Vectren Energy Delivery’s natural gas bills in Indiana include a Compliance and System Improvement Adjustment (CSIA). State laws allow Vectren to seek rate increases through the CSIA every six months.
- A law approved by the Indiana legislature in 2011 allows natural gas utilities to seek periodic rate increases to pay for federal mandates, particularly for costs involving pipeline safety.
- A separate state law approved in 2013 allows natural gas and electric utilities to seek IURC approval of 7-year infrastructure plans. If a plan is approved, then the utility may request rate increases every six months to cover the costs of projects in the plan. The law requires the IURC to consider the plans and increases within very short timeframes.
Vectren’s Indiana natural gas utility has two service areas:
- The Vectren North territory includes 48 central, south-central, and southeastern Indiana counties formerly served by Indiana Gas Co.
- The Vectren South natural gas service territory includes nine southwestern Indiana counties formerly served by Southern Indiana Gas & Electric Co. (SIGECO).
CSIA Rate Increases to Date
The CSIA is included in each residential account as a flat monthly charge. Since Vectren’s 7-year plans were approved in 2014, the CSIA has raised each residential bill by $1.25 in the North territory and $2.67 in the South territory.
- The most recent tracker orders were approved in June 2015. Vectren had sought to raise the residential North and South CSIAs to $1.61 and $3.00 respectively.
- In the orders, the IURC approved OUCC recommendations reducing the charges and saving consumers more than $1.6 million from the utility’s requested amounts.
Pending CSIA Rate Increases
Vectren is now seeking to increase the North and South CSIAs, respectively, to $2.14 and $4.12.

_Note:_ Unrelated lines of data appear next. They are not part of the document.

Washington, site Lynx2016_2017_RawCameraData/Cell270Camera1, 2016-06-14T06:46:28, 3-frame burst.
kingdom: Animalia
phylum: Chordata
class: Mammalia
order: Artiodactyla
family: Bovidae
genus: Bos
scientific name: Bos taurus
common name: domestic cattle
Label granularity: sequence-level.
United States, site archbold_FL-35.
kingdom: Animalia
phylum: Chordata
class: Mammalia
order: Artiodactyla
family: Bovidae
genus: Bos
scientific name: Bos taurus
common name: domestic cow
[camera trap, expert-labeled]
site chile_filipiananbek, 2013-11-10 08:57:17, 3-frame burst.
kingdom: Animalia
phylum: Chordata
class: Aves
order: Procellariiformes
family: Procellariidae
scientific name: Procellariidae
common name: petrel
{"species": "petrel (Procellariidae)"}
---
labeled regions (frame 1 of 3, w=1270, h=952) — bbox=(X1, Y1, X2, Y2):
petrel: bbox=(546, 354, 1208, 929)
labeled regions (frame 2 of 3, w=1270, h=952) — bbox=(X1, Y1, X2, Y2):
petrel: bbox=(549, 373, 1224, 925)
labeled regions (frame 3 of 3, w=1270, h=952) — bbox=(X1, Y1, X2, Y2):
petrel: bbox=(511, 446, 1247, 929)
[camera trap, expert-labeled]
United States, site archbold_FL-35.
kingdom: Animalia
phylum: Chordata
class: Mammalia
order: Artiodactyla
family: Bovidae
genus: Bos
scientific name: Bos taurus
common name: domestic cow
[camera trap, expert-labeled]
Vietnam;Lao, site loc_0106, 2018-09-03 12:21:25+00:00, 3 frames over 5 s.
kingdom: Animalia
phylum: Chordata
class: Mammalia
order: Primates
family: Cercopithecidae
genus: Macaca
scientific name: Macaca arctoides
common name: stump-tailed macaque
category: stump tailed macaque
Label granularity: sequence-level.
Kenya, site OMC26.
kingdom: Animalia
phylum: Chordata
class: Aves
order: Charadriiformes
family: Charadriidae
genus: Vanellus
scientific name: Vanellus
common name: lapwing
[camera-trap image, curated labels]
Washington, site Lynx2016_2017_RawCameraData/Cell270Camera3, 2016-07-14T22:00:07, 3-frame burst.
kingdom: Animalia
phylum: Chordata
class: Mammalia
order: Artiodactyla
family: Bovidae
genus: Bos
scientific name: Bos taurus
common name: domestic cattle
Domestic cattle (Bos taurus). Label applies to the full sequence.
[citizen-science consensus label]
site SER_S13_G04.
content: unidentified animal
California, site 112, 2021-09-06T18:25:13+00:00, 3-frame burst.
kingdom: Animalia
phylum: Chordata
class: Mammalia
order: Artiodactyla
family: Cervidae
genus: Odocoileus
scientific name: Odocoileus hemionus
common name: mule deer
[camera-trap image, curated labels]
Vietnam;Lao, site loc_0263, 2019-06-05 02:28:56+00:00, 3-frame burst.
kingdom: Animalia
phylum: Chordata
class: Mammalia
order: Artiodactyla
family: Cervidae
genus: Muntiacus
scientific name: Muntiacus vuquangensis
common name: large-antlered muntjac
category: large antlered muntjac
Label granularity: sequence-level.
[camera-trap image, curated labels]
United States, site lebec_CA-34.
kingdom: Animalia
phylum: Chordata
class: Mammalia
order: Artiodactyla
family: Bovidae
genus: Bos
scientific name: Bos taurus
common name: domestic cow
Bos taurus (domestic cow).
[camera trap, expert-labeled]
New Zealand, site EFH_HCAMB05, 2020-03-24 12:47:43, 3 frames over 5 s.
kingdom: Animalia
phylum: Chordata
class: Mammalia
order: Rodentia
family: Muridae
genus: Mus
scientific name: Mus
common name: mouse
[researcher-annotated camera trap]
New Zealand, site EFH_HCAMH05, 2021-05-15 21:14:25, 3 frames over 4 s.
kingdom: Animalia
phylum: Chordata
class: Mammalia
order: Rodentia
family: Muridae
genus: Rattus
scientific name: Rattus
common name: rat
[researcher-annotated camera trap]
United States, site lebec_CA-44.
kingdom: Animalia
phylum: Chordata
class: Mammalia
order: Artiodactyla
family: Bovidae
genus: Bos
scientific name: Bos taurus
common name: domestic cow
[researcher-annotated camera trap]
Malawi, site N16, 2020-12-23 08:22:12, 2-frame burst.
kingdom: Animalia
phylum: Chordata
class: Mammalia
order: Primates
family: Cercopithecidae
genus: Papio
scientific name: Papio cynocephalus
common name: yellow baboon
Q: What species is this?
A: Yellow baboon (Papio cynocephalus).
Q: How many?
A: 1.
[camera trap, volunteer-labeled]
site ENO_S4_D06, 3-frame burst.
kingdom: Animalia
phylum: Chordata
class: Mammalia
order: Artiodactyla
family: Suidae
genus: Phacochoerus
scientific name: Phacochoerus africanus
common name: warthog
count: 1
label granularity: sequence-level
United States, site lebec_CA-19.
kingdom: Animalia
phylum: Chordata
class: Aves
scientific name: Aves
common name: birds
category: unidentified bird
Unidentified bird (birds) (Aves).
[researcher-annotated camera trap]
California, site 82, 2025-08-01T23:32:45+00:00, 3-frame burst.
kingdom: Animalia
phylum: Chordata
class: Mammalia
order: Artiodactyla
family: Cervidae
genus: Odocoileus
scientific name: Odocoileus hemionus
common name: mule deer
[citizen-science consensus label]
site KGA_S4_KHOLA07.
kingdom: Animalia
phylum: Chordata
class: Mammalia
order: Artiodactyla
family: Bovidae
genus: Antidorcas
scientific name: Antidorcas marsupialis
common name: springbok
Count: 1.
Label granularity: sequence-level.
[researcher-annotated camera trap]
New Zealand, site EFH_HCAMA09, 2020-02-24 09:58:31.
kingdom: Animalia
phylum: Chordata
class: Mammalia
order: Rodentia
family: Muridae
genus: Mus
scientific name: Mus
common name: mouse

- The request would raise the current North territory charge by 89 cents and the current South territory charge by $1.45.
- Total gas rates would rise by more than $25 million under the requests.
- The OUCC filed testimony on December 2:
- An IURC evidentiary hearing was held on December 18. Closing arguments have been submitted, including the OUCC's proposed orders (North and South) which were filed on January 11, 2016.
A Brief Summary of the Laws
Indiana Code 8-1-8.4 was approved by the Indiana General Assembly in 2011. It allows natural gas and electric utilities to recover federally mandated costs.
- Under the statute, a utility’s costs of complying with a number of federal mandates can be recovered through rates, including any requirement issued by the United States Department of Transportation (which has jurisdiction over interstate gas pipeline issues), Environmental Protection Agency (EPA), Department of Energy (DOE), or by the Federal Energy Regulatory Commission (FERC).
- Before recovering the costs through rates, the utility must receive IURC approval for its proposed projects. It may then recover 80 percent of the costs through incremental rate increases every six months (with the remaining 20 percent deferred until the utility’s next base rate case). The OUCC reviews these filings on behalf of ratepayer interests.
- Vectren previously recovered these costs through its Pipeline Safety Adjustment (PSA).
Indiana Code 8-1-39 was approved by the Indiana Legislature in 2013. It allows electric and natural gas utilities to submit 7-year infrastructure improvement plans for IURC approval. Also, it requires the IURC to rule within 210 days once such a request is filed.
- Once a 7-year plan receives IURC approval, the utility may request incremental rate increases every 6 months to pay for the projects. The rate adjustment is referred to as the Transmission, Distribution, and Storage System Improvement Charge (TDSIC). The IURC has 90 days to rule on such a request.
- TDSIC rate increases are limited to no more than 2 percent of total retail revenues.
- The TDSIC rate adjustment (or tracker) allows the utility to recover 80 percent of the costs as they are incurred. The remaining costs are deferred until the utility's next base rate case, which must be filed before the end of the 7-year period.
Vectren’s Seven-Year Plans
Vectren’s initial seven-year plans received IURC approval in August 2014.
- The North territory plan includes about $647.1 million in capital improvement projects. This total includes $369.7 million under the federal mandate law and $277.4 million in TDSIC rate recovery.
- The South territory plan includes about $216.8 million in capital improvement projects. This total includes $173.7 million under the federal mandate law and $43.1 million in TDSIC rate recovery.
- Projects in both plans include main replacements and upgrades to transmission and distribution pipelines. The North territory plan also includes extensions into areas that currently do not have natural gas service.
In its requested plans, Vectren projected that the CSIA would raise a monthly residential bill by 97 cents in the North territory and $1.34 in the South territory in the first year.
The IURC approved incremental rate increases under the plans in January (North and South) and July (North and South) of 2015.